I was diagnosed with relapsing-remitting MS at 28 (I'm now 35) and have been struggling to keep my life as 'normal' as possible since then. A losing battle many times, and I definitely aggrevate myself. Whether it's right or wrong, I feel pride in my ability to get over the day to day challenges and push myself to accomplish more. I HATE the idea of being disabled and WON'T accept the idea that you can't find a workaround solution to any limitation that presents itself. I haven't yet accomplished what I think I'm capable of in this life and would rather die than quit trying. I'm a perfectionist, and stubborn as hell.
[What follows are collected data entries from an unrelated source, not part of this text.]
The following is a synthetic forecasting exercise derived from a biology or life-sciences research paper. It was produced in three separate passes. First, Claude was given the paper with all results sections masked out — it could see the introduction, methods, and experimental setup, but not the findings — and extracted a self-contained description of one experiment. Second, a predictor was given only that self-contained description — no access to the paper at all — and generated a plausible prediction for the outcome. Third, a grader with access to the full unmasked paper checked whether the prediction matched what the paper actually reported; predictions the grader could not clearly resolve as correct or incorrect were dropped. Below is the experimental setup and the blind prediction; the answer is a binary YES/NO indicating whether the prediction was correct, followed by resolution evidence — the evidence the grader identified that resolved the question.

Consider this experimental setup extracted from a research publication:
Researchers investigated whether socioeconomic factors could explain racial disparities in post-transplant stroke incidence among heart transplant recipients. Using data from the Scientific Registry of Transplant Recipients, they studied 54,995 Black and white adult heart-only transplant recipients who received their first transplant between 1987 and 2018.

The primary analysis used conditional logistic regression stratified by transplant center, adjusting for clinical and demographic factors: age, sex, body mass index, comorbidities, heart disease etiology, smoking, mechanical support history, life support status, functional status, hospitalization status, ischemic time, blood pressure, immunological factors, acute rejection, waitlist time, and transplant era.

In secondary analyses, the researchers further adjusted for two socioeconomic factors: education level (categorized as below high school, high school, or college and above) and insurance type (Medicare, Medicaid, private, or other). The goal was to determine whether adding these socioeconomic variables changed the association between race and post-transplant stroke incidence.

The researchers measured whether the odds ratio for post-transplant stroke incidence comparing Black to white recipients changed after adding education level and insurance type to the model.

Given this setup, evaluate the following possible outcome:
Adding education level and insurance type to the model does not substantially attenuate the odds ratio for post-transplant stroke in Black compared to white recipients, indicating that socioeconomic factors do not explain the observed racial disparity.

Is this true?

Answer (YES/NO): NO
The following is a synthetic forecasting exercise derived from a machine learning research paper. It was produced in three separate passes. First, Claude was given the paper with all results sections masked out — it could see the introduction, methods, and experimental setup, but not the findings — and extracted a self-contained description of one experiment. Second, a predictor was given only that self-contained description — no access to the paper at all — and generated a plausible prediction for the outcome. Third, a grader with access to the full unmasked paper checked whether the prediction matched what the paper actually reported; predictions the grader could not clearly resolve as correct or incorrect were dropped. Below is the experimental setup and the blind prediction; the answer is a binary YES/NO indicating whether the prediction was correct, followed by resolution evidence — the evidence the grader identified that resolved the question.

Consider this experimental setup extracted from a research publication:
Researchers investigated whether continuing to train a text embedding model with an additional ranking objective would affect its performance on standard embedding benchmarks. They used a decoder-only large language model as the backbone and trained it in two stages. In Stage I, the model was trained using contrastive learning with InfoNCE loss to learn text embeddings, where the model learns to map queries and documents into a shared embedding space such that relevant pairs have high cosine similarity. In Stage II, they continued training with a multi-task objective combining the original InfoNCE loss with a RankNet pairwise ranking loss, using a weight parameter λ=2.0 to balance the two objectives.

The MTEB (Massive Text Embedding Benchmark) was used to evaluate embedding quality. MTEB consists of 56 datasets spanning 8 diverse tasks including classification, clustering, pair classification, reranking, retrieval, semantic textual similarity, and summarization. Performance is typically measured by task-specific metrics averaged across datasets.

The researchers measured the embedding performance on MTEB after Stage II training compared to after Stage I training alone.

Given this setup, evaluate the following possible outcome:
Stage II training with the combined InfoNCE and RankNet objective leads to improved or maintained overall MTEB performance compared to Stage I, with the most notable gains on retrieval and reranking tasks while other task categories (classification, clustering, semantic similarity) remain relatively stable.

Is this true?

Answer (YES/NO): NO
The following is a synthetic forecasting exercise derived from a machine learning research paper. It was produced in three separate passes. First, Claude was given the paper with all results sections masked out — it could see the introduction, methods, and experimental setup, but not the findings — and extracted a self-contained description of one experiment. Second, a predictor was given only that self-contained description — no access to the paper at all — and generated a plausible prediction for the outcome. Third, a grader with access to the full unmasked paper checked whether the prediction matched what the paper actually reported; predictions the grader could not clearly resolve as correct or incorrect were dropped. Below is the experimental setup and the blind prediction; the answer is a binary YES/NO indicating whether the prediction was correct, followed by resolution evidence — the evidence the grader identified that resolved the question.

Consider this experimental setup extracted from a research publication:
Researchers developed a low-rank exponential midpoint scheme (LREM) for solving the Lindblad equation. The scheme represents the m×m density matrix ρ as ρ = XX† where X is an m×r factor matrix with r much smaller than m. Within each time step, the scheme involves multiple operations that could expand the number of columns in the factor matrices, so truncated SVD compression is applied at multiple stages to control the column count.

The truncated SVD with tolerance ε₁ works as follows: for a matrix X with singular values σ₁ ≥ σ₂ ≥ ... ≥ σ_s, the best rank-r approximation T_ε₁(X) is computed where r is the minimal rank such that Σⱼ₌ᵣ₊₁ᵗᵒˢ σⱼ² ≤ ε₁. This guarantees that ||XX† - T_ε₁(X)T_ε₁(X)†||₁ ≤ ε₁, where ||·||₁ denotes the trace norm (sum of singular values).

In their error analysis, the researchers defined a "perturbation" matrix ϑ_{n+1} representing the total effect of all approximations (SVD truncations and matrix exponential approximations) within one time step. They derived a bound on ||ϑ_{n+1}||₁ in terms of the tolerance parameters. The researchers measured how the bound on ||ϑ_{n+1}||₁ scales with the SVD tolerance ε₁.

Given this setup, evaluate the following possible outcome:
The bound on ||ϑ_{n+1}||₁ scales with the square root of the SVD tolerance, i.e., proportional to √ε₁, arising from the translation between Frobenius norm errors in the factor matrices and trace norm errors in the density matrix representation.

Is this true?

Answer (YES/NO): NO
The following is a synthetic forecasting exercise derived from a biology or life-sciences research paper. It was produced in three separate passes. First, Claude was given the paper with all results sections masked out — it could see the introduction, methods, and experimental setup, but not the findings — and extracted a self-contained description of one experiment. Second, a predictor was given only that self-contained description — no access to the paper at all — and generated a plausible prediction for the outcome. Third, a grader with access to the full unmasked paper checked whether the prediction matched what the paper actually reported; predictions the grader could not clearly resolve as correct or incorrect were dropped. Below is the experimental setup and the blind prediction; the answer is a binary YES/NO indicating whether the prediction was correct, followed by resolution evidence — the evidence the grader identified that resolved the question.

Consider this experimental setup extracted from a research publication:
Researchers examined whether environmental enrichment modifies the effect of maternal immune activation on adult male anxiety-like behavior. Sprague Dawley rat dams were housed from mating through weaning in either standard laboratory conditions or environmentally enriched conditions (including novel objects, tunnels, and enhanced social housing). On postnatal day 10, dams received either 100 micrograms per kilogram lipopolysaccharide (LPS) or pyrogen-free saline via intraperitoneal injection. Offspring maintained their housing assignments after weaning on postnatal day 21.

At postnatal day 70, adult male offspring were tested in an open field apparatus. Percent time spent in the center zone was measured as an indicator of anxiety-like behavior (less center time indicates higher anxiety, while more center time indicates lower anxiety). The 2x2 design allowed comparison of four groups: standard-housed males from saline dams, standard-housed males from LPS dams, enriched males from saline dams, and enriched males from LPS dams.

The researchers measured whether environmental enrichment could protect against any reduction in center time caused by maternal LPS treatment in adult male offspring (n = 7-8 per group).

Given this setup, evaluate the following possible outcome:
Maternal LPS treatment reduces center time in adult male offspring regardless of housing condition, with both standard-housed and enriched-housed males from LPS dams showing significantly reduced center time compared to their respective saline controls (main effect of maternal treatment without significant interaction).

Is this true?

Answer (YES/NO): NO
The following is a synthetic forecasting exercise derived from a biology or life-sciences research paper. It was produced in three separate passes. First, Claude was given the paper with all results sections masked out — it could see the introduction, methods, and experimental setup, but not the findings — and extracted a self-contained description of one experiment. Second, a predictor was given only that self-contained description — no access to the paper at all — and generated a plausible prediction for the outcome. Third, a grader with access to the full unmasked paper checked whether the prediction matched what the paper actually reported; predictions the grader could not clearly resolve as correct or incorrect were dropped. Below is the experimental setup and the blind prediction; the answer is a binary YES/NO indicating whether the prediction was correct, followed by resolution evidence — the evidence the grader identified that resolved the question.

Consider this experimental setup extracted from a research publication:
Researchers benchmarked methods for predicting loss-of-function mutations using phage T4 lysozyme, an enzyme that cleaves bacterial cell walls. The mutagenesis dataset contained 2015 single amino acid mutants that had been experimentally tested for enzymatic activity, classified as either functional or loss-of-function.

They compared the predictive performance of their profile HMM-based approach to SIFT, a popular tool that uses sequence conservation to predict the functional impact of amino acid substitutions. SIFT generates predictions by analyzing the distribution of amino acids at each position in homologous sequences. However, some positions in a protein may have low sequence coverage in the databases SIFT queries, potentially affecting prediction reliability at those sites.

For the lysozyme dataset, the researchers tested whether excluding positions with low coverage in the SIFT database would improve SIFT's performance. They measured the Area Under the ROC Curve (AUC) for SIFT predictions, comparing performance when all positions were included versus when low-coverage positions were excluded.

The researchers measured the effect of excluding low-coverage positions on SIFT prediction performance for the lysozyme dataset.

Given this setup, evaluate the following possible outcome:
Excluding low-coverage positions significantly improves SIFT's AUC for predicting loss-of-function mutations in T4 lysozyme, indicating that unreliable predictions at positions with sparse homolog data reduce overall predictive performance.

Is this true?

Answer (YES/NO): NO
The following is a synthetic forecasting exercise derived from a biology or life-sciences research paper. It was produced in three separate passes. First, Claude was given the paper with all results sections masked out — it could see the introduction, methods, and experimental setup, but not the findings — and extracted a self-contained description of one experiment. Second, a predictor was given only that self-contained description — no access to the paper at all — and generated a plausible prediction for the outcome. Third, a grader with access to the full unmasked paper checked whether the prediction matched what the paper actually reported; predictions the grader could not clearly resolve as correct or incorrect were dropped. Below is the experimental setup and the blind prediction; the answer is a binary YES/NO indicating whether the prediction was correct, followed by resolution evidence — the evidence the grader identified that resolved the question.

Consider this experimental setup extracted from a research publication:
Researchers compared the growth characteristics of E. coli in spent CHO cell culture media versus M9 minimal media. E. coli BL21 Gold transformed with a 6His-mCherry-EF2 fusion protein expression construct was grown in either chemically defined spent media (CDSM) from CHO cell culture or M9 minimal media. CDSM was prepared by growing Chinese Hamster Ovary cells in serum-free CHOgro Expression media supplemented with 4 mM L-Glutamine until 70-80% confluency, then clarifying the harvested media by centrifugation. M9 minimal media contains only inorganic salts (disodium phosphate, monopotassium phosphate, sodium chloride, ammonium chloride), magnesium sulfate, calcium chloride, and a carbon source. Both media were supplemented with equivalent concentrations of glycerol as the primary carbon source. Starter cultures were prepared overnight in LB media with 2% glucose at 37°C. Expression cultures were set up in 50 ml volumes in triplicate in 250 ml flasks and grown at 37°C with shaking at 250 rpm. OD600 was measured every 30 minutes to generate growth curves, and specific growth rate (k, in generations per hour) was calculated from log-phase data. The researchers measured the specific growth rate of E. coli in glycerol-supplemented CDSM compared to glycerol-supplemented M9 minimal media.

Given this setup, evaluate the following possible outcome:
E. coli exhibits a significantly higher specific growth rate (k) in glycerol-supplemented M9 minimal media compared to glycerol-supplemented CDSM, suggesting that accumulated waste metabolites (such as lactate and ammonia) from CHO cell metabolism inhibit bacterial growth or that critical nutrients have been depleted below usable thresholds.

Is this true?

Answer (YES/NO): NO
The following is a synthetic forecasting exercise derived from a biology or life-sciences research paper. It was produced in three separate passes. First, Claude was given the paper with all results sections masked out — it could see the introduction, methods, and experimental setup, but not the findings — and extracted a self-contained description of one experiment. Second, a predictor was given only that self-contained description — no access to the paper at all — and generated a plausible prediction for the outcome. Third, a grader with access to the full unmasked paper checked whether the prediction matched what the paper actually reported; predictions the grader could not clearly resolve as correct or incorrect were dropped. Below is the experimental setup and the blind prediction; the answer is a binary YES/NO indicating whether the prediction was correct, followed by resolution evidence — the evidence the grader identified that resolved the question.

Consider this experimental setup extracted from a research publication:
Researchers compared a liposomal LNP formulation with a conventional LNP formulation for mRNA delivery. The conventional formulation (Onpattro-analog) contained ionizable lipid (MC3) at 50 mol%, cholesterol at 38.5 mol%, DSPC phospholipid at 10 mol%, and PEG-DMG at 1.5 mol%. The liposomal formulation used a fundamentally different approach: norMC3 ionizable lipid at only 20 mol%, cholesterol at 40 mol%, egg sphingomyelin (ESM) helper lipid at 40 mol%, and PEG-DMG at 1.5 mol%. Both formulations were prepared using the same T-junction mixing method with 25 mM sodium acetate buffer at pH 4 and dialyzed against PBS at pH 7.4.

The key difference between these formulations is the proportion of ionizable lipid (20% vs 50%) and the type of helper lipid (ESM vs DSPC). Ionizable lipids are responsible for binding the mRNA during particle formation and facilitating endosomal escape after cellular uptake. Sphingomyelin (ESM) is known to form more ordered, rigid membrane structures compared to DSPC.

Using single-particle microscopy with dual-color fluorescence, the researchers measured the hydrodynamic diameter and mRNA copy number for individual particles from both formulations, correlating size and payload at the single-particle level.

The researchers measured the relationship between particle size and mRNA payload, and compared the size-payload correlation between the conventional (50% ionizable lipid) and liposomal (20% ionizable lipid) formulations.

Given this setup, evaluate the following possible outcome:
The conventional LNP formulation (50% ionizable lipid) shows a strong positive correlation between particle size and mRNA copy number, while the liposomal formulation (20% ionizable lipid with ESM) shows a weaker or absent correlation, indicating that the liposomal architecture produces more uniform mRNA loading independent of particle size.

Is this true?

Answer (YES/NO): NO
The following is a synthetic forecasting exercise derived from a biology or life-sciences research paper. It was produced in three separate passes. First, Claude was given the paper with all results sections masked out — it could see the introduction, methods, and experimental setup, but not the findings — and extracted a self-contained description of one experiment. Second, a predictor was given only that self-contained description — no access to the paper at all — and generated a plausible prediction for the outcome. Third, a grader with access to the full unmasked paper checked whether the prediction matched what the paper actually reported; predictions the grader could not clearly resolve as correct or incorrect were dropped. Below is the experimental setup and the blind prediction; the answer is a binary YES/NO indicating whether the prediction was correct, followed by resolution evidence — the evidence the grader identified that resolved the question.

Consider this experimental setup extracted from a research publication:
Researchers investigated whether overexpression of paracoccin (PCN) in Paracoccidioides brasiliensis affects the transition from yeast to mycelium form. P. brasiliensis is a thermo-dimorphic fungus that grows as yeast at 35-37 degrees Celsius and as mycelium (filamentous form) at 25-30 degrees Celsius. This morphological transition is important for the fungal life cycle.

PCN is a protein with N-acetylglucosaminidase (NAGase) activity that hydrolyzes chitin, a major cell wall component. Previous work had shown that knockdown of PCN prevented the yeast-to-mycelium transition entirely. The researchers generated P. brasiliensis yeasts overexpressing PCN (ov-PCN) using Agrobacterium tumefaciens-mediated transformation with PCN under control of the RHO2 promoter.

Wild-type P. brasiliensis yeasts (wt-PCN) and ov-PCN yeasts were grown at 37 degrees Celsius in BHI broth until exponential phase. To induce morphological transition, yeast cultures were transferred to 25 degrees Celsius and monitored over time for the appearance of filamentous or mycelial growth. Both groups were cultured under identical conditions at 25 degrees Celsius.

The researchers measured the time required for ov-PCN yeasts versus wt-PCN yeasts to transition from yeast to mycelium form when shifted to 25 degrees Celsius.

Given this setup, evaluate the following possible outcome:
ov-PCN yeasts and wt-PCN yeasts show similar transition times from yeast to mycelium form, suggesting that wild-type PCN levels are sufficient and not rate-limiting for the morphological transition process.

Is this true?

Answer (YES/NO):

But...sometimes I feel like the ends are fraying. Waking up is hard and I'm always late for work, especially the mornings after my Avonex injections. I'm tired and usually have muscle & joint pain and numbness. I've gone from trying to look good when I leave the house to simply trying not to look like something's wrong with me. I'm frustrated that I don't feel as intelligent as I used to (in fact I can't remember things and feel pretty stupid)...and that is probably from a combination of MS and the stress I'm putting myself through. It's not like people don't know that I have this or that I don't take care of myself...I just haven't figured out how to strike the balance with being an overachiever and being sick. When does it change from "overcoming" to flat-out denial?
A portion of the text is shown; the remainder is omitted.